5 ways to achieve high quality conjugates
October 16th, 2014
Our Lightning-Link® antibody labeling kits for antibody and protein conjugation are quick and easy to use, however there are some important considerations to take into account when labeling your protein. Here are 5 ways to achieve high quality conjugates and optimal results from your experiment:
1. Select the best label for your application
There is a huge variety of antibodies and labels available commercially but which combination is best for your application?
One of the advantages of Lightning-Link® kits is that the technology can be used to conjugate any antibody to the wide variety of (over 40) labels in our range. The choice of label will usually depend on the experimental application. The table below provides a general overview of commonly used label types for several applications:
|Flow Cytometry/Immunofluorescence||Fluorescent dyes & proteins|
|Western Blotting||Horseradish Peroxidase|
Choosing the correct fluorescent label can be determined by the maximum absorbance, maximal emission and the extinction coefficient. We have 36 fluorescent dyes available which you can directly conjugate to your primary antibody, this table will help you choose which is most suitable for you.
2. Make sure your antibody is purified
Once you have selected the most suitable label for your conjugation it is important to ensure that your antibody is purified. This is because Lightning-Link® technology works by targeting amine groups on your biomolecule, therefore any free amine groups (i.e. if other proteins are present) will interfere with your reaction, resulting in poor quality conjugates. Affinity purification is preferred as it will always result in a purified sample containing only the antibody of interest.
Other methods of purification include:
– Protein A or G purification of serum – this will result in a purified sample of all IgG’s contained in the serum. You will have a purified IgG fraction but only a small percentage of this fraction will be the IgG of interest. This IgG fraction will label with our kits, although adjustments in conjugate dilutions will be required.
– Protein A or G purification of tissue culture supernatant or ascites fluid – this method will generate purified antibodies equivalent to affinity purification.
Other purification methods, such as ion exchange chromatography and ammonium sulphate precipitation, are low quality purification methods and should be avoided. Filtration using a 0.2/0.22 µm filter is a method of sterilization not purification, and is therefore not appropriate.
3. Make sure your antibody is in a suitable buffer
Take a look a the below table for a summary of buffer considerations:
For recommended buffer conditions please see the below table:
|Amine free buffer (e.g. MES, MOPS, HEPES, PBS)||ü|
|Non-buffering salts (e.g. sodium chloride)||ü|
|Chelating agents (e.g. EDTA)||ü|
|Nucleophilic components (Primary amines e.g. amino acids or ethanolamine and thiols e.g. mercaptoethanol or DTT)||x|
1 Please note that individually the concentrations shown should not affect the reaction. However in combination with additional compounds that are not recommended above a certain concentration, the reaction may be affected.
2 If intending to use this kit for immunohistochemistry, it is recommended that there be no gelatin or BSA present.

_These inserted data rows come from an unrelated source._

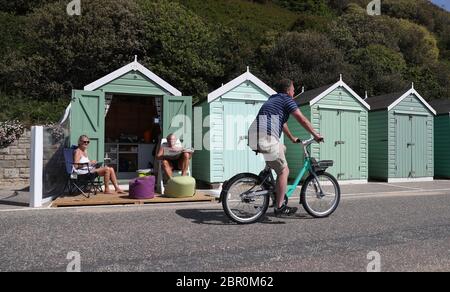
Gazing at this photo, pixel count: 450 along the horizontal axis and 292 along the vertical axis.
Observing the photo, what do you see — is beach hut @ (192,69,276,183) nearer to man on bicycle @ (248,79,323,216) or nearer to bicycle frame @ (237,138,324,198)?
bicycle frame @ (237,138,324,198)

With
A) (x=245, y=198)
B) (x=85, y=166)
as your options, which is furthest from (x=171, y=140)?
(x=245, y=198)

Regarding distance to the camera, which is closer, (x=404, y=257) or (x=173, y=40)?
(x=404, y=257)

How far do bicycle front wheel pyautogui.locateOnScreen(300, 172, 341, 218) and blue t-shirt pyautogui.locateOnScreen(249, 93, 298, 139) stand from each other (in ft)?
2.90

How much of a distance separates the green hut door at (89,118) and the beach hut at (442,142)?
10.5 m

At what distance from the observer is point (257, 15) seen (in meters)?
39.7

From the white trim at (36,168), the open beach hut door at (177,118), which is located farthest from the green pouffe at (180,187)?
the white trim at (36,168)

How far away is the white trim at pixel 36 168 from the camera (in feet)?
21.4

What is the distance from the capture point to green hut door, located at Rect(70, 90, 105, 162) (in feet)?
27.9

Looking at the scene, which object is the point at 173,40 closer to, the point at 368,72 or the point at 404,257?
the point at 368,72

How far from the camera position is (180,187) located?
7234 millimetres

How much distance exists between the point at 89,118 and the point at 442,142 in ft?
35.7

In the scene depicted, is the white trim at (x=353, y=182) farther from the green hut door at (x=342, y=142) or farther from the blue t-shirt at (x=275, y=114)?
the blue t-shirt at (x=275, y=114)
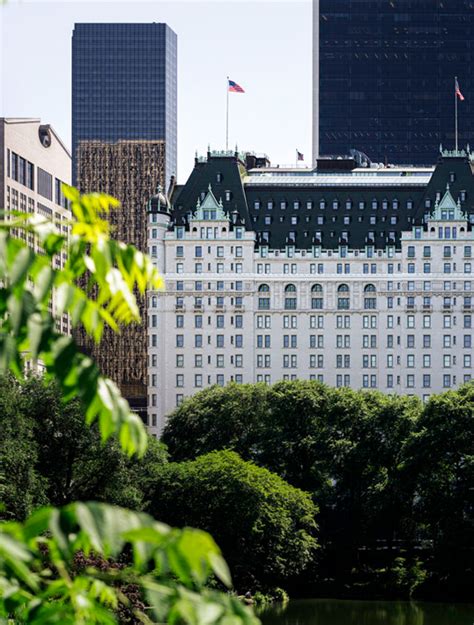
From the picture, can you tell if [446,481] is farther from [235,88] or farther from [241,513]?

3 It is important to note that sodium azide is a known inhibitor of HRP and should be avoided.
4. Check the amount and volume of antibody is correct
It is important to make sure you add the correct amount and volume of your antibody to the vial of lyophilised label to obtain conjugates with optimal performance. We recommend that you check the individual Lightning-Link® protocol for the amount and volume to add.

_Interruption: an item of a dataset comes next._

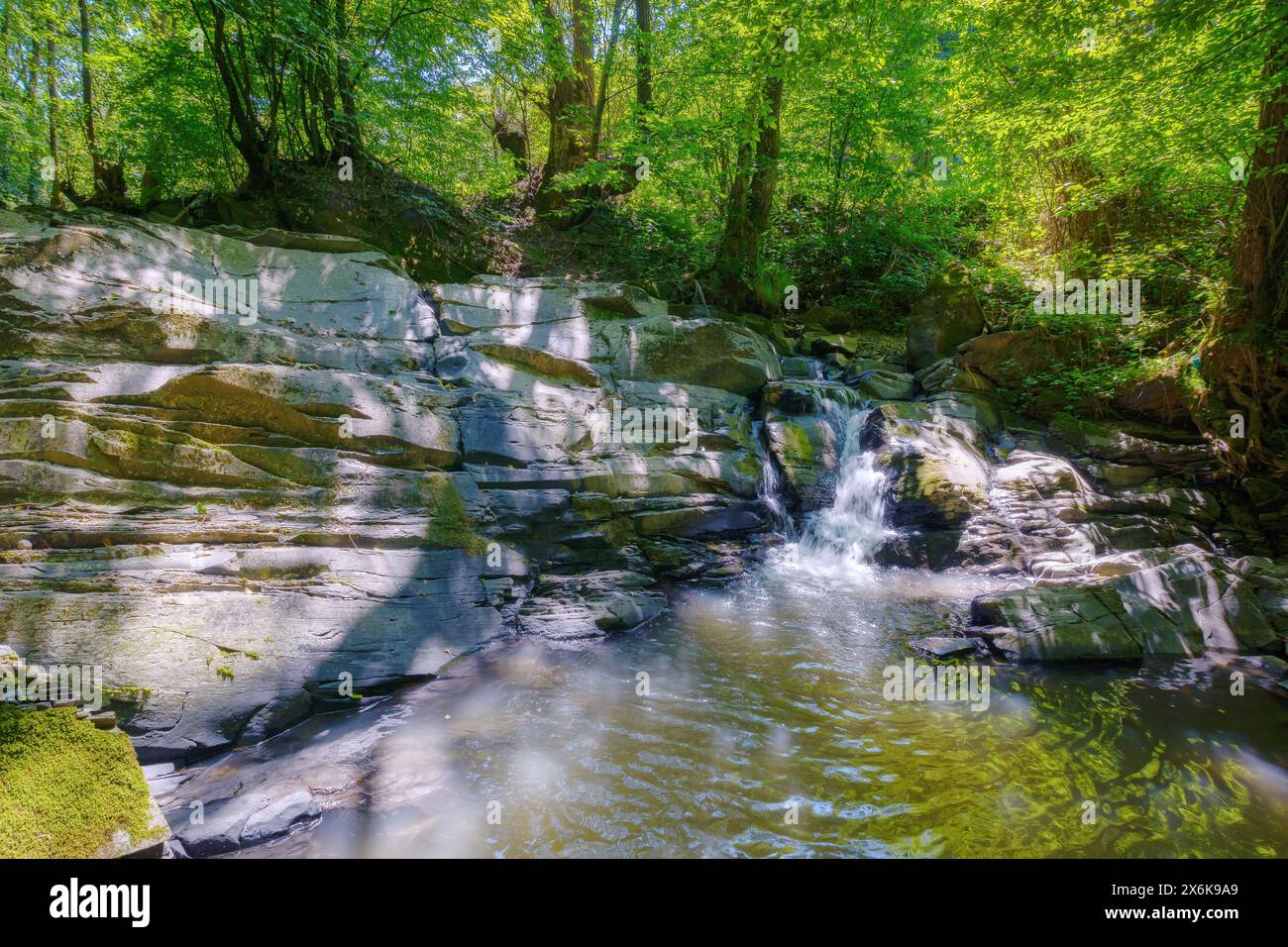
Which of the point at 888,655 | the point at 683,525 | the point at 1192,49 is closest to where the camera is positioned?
the point at 888,655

5. Store your new conjugate correctly
Post conjugation, it is important to store the newly labeled antibody correctly. For any new conjugate using a Lightning-Link® kit we recommend storage at 4°C, undiluted for 18 months. The exception to this is tandem conjugates which are only stable for up to 3 months.
The bond formed between the antibody and the dye is covalent and therefore very stable and should not degrade however it is important to check the storage conditions of the antibody to ensure they are compatible with these temperatures.
It is possible to store conjugates for longer at -20°C as long as the conjugate is stored with a cryoprotectant such as 50% glycerol. APC and RPE conjugates should never be stored at -20°C on their own without glycerol.
Please note the above are guidelines only – the best storage conditions may vary and should be determined experimentally.
Follow these 5 simple rules when labeling your biomolecule and you should achieve optimum results easily and efficiently!